Even though the rule isn’t technically official yet, it’s already having effects. In Virginia, a nesting site for 25,000 birds was paved as part of a bridge expansion project, and transportation officials didn’t face penalties from the U.S. Fish and Wildlife Service for not replacing the lost habitat. Federal wildlife officials are now apparently complying with the Trump Administration’s interpretation of the law, and treating mitigating impacts to bird habitat as voluntary.

There may be some hope in other pieces of legislation. Some birds are safe thanks to their listing under the Endangered Species Act, for example, and state and local governments can still enact their own legislation to avoid incidental harm. Also, a new bill in Congress with bipartisan support would reinstate a process for wildlife officials to regulate and reduce the impacts of various activities hurting birds.

But the rule change would still affect many birds that are already in decline. In September, a study in Science announced that North America had lost three billion birds since 1970. This loss is due largely to habitat destruction; chemical exposures, window collisions, and prowling cats. Incidental take has historically been important for helping these species try to bounce back, says Hostetler. “If you reduce the amount of impacts with this broad factor [of incidental take] it can significantly improve the ability of populations to recover.”
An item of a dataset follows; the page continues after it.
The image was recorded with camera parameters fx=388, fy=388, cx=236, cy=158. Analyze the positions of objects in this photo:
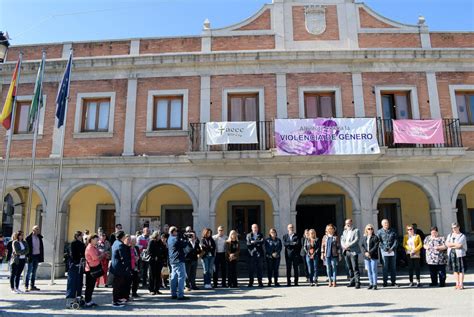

While the press release about the rule contains a long list of industry representatives cheering the change, former wildlife officials argue that enforcement of the MBTA was not as antagonistic as the current administration paints it to be. Daniel Ashe, who led the U.S. Fish and Wildlife Service between 2011 and 2017, told National Geographic that officials would only fine a company after warning them. “The idea that there was some kind of battlefield conflict between the service and industry over migratory bird conservation is just wrong,” he told National Geographic. “[The MBTA] has been interpreted for decades as applying to the incidental take of migratory birds, and the service would enforce that in a very cooperative way.”

The proposed rule is currently posted online and accepting comments until March 19. After that, officials will prepare an environmental impact statement. Panjabi says it’s likely that conservation organizations will bring lawsuits to combat the decision. “It’s hard to keep up with all these different changes in environmental rules,” says Hostetler. “This is one of the oldest ones—what more can happen?”